• **YOUR INSTRUCTIONS**
Please reproduce the entries that follow without a single difference.

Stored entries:
_____

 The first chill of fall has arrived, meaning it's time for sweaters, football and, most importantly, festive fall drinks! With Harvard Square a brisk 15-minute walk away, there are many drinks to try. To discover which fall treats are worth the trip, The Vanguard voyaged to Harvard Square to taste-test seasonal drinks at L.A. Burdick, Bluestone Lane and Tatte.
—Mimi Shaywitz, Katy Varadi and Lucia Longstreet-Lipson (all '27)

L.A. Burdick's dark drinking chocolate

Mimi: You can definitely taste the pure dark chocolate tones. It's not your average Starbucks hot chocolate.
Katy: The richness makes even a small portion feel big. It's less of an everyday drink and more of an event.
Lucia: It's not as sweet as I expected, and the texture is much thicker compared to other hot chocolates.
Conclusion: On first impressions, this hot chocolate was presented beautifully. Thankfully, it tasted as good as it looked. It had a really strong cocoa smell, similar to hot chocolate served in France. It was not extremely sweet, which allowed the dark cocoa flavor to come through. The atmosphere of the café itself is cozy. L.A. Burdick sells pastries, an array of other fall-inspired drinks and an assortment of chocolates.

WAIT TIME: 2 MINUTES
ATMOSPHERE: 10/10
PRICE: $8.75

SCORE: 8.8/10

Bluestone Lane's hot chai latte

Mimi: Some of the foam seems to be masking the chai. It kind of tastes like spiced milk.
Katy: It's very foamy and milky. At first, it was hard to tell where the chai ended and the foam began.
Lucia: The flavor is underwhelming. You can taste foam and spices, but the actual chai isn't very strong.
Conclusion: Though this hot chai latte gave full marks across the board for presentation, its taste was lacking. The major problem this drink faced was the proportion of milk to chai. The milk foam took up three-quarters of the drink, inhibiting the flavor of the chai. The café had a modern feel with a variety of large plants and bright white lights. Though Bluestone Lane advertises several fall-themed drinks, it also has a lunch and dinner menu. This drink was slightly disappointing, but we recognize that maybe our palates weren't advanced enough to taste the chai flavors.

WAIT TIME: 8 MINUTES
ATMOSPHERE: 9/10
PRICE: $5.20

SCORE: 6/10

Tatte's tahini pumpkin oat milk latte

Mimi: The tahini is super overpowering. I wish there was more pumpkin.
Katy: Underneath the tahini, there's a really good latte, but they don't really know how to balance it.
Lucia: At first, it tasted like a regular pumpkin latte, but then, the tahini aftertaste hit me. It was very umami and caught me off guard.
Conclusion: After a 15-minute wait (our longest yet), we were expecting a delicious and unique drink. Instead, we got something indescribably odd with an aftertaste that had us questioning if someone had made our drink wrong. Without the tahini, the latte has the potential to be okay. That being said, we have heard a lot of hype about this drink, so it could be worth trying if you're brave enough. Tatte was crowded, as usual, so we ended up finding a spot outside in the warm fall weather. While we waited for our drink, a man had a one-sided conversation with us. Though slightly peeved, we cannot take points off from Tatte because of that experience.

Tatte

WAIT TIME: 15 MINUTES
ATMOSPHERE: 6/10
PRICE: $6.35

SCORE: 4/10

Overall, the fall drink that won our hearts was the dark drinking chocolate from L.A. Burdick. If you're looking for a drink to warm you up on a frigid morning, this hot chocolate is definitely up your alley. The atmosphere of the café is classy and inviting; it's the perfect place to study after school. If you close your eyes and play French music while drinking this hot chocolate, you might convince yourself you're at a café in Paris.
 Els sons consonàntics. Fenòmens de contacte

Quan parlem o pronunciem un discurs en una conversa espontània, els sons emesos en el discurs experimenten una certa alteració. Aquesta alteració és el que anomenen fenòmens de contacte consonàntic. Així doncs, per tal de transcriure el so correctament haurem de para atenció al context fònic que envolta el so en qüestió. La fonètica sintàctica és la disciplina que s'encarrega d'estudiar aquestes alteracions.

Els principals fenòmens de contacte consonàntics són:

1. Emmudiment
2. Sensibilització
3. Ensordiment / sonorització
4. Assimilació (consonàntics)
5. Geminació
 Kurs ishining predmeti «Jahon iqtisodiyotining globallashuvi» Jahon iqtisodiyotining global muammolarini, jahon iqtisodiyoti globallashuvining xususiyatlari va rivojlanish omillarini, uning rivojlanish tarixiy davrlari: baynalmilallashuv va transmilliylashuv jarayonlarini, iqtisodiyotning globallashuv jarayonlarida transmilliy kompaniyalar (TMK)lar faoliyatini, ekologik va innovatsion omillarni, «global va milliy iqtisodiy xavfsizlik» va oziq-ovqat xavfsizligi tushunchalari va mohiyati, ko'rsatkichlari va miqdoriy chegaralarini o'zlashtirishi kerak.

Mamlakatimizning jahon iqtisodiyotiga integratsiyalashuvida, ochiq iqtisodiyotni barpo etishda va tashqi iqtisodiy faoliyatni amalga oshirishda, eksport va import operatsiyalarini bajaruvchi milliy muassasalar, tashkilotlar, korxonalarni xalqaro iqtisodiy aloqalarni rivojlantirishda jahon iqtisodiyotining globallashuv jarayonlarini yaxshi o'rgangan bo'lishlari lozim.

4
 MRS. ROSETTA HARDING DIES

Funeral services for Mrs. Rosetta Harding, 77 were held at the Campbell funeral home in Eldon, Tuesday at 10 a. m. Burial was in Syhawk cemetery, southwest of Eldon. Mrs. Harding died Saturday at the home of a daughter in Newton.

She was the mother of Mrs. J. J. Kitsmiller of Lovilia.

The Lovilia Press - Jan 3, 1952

_____

• **THE COMPLETED TASK**
 The first chill of fall has arrived, meaning it's time for sweaters, football and, most importantly, festive fall drinks! With Harvard Square a brisk 15-minute walk away, there are many drinks to try. To discover which fall treats are worth the trip, The Vanguard voyaged to Harvard Square to taste-test seasonal drinks at L.A. Burdick, Bluestone Lane and Tatte.
—Mimi Shaywitz, Katy Varadi and Lucia Longstreet-Lipson (all '27)

L.A. Burdick's dark drinking chocolate

Mimi: You can definitely taste the pure dark chocolate tones. It's not your average Starbucks hot chocolate.
Katy: The richness makes even a small portion feel big. It's less of an everyday drink and more of an event.
Lucia: It's not as sweet as I expected, and the texture is much thicker compared to other hot chocolates.
Conclusion: On first impressions, this hot chocolate was presented beautifully. Thankfully, it tasted as good as it looked. It had a really strong cocoa smell, similar to hot chocolate served in France. It was not extremely sweet, which allowed the dark cocoa flavor to come through. The atmosphere of the café itself is cozy. L.A. Burdick sells pastries, an array of other fall-inspired drinks and an assortment of chocolates.

WAIT TIME: 2 MINUTES
ATMOSPHERE: 10/10
PRICE: $8.75

SCORE: 8.8/10

Bluestone Lane's hot chai latte

Mimi: Some of the foam seems to be masking the chai. It kind of tastes like spiced milk.
Katy: It's very foamy and milky. At first, it was hard to tell where the chai ended and the foam began.
Lucia: The flavor is underwhelming. You can taste foam and spices, but the actual chai isn't very strong.
Conclusion: Though this hot chai latte gave full marks across the board for presentation, its taste was lacking. The major problem this drink faced was the proportion of milk to chai. The milk foam took up three-quarters of the drink, inhibiting the flavor of the chai. The café had a modern feel with a variety of large plants and bright white lights. Though Bluestone Lane advertises several fall-themed drinks, it also has a lunch and dinner menu. This drink was slightly disappointing, but we recognize that maybe our palates weren't advanced enough to taste the chai flavors.

WAIT TIME: 8 MINUTES
ATMOSPHERE: 9/10
PRICE: $5.20

SCORE: 6/10

Tatte's tahini pumpkin oat milk latte

Mimi: The tahini is super overpowering. I wish there was more pumpkin.
Katy: Underneath the tahini, there's a really good latte, but they don't really know how to balance it.
Lucia: At first, it tasted like a regular pumpkin latte, but then, the tahini aftertaste hit me. It was very umami and caught me off guard.
Conclusion: After a 15-minute wait (our longest yet), we were expecting a delicious and unique drink. Instead, we got something indescribably odd with an aftertaste that had us questioning if someone had made our drink wrong. Without the tahini, the latte has the potential to be okay. That being said, we have heard a lot of hype about this drink, so it could be worth trying if you're brave enough. Tatte was crowded, as usual, so we ended up finding a spot outside in the warm fall weather. While we waited for our drink, a man had a one-sided conversation with us. Though slightly peeved, we cannot take points off from Tatte because of that experience.

Tatte

WAIT TIME: 15 MINUTES
ATMOSPHERE: 6/10
PRICE: $6.35

SCORE: 4/10

Overall, the fall drink that won our hearts was the dark drinking chocolate from L.A. Burdick. If you're looking for a drink to warm you up on a frigid morning, this hot chocolate is definitely up your alley. The atmosphere of the café is classy and inviting; it's the perfect place to study after school. If you close your eyes and play French music while drinking this hot chocolate, you might convince yourself you're at a café in Paris.
 Els sons consonàntics. Fenòmens de contacte

Quan parlem o pronunciem un discurs en una conversa espontània, els sons emesos en el discurs experimenten una certa alteració. Aquesta alteració és el que anomenen fenòmens de contacte consonàntic. Així doncs, per tal de transcriure el so correctament haurem de para atenció al context fònic que envolta el so en qüestió. La fonètica sintàctica és la disciplina que s'encarrega d'estudiar aquestes alteracions.

Els principals fenòmens de contacte consonàntics són:

1. Emmudiment
2. Sensibilització
3. Ensordiment / sonorització
4. Assimilació (consonàntics)
5. Geminació
 Kurs ishining predmeti «Jahon iqtisodiyotining globallashuvi» Jahon iqtisodiyotining global muammolarini, jahon iqtisodiyoti globallashuvining xususiyatlari va rivojlanish omillarini, uning rivojlanish tarixiy davrlari: baynalmilallashuv va transmilliylashuv jarayonlarini, iqtisodiyotning globallashuv jarayonlarida transmilliy kompaniyalar (TMK)lar faoliyatini, ekologik va innovatsion omillarni, «global va milliy iqtisodiy xavfsizlik» va oziq-ovqat xavfsizligi tushunchalari va mohiyati, ko'rsatkichlari va miqdoriy chegaralarini o'zlashtirishi kerak.

Mamlakatimizning jahon iqtisodiyotiga integratsiyalashuvida, ochiq iqtisodiyotni barpo etishda va tashqi iqtisodiy faoliyatni amalga oshirishda, eksport va import operatsiyalarini bajaruvchi milliy muassasalar, tashkilotlar, korxonalarni xalqaro iqtisodiy aloqalarni rivojlantirishda jahon iqtisodiyotining globallashuv jarayonlarini yaxshi o'rgangan bo'lishlari lozim.

4
 MRS. ROSETTA HARDING DIES

Funeral services for Mrs. Rosetta Harding, 77 were held at the Campbell funeral home in Eldon, Tuesday at 10 a. m. Burial was in Syhawk cemetery, southwest of Eldon. Mrs. Harding died Saturday at the home of a daughter in Newton.

She was the mother of Mrs. J. J. Kitsmiller of Lovilia.

The Lovilia Press - Jan 3, 1952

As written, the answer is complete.